* _EXERCISE OBJECTIVE_:
Below is a listing; repeat exactly the lines from the one containing "scientific name: Ursus americanus" to the one containing "genus: Rattus", both included.
(INFORMATION SHOWN)
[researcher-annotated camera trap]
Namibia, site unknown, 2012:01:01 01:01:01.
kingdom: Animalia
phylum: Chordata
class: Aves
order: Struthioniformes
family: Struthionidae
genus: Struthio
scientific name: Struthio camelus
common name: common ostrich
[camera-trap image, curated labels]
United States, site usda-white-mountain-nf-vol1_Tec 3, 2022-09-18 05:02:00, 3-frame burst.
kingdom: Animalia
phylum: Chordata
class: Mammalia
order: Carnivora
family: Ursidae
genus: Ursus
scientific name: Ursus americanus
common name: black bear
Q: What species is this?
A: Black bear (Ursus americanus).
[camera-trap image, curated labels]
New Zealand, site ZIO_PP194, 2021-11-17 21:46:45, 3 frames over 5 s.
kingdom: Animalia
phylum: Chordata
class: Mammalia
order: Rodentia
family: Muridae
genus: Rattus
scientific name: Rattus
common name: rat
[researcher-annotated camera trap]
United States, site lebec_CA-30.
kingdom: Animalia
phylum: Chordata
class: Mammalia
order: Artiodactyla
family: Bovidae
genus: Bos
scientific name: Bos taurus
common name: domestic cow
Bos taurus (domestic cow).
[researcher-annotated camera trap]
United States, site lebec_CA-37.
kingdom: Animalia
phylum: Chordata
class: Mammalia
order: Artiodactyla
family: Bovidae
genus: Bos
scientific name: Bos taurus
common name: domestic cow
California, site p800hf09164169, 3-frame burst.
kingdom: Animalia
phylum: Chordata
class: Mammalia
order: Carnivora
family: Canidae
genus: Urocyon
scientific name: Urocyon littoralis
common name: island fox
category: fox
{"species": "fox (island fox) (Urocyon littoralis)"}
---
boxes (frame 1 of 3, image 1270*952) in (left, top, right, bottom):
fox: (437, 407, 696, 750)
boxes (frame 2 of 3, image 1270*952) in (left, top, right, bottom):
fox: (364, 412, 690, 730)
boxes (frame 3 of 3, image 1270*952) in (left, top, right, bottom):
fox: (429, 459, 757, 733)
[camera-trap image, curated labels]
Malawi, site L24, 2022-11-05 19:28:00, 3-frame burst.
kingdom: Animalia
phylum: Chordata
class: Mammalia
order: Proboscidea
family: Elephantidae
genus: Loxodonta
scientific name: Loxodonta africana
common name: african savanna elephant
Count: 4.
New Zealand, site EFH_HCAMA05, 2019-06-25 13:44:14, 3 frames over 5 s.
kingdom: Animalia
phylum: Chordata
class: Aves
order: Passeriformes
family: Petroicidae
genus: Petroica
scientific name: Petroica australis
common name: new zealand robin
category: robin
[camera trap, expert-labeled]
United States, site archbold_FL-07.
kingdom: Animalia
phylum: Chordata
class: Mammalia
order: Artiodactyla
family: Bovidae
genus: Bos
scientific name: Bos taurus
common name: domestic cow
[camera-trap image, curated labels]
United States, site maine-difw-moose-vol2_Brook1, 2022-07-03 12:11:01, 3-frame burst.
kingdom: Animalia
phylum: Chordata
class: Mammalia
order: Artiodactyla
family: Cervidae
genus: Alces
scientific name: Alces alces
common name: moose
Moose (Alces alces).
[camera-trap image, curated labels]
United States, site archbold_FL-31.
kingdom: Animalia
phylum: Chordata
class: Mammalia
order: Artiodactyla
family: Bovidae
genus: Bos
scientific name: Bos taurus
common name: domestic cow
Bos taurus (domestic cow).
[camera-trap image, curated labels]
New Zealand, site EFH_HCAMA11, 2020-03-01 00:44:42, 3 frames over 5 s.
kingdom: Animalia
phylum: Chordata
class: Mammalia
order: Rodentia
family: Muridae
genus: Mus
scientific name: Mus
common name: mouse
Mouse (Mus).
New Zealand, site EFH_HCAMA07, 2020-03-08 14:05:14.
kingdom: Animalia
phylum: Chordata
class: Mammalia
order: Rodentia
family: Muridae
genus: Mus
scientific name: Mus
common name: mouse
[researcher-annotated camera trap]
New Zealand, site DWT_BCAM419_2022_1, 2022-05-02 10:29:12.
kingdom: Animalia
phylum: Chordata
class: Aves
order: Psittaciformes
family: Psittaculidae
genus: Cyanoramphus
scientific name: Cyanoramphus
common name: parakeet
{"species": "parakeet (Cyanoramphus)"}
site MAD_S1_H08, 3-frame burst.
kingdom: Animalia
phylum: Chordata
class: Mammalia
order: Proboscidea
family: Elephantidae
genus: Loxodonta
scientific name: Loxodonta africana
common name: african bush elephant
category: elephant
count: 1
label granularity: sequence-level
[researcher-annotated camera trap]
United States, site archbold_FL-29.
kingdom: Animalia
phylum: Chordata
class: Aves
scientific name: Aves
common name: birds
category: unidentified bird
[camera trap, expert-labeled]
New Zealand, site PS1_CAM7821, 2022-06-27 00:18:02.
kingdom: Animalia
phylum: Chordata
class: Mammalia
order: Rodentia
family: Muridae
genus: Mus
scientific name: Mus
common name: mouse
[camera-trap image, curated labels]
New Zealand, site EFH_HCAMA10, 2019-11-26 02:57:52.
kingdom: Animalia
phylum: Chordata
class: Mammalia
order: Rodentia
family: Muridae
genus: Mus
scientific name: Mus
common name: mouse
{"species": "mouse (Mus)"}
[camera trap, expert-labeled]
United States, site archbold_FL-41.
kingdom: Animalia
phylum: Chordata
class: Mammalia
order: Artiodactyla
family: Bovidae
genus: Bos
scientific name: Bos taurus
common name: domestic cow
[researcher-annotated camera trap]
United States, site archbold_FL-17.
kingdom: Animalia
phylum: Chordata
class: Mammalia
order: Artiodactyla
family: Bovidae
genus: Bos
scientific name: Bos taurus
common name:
(End INFORMATION SHOWN)
* _SOLUTION BELOW_:
scientific name: Ursus americanus
common name: black bear
Q: What species is this?
A: Black bear (Ursus americanus).
[camera-trap image, curated labels]
New Zealand, site ZIO_PP194, 2021-11-17 21:46:45, 3 frames over 5 s.
kingdom: Animalia
phylum: Chordata
class: Mammalia
order: Rodentia
family: Muridae
genus: Rattus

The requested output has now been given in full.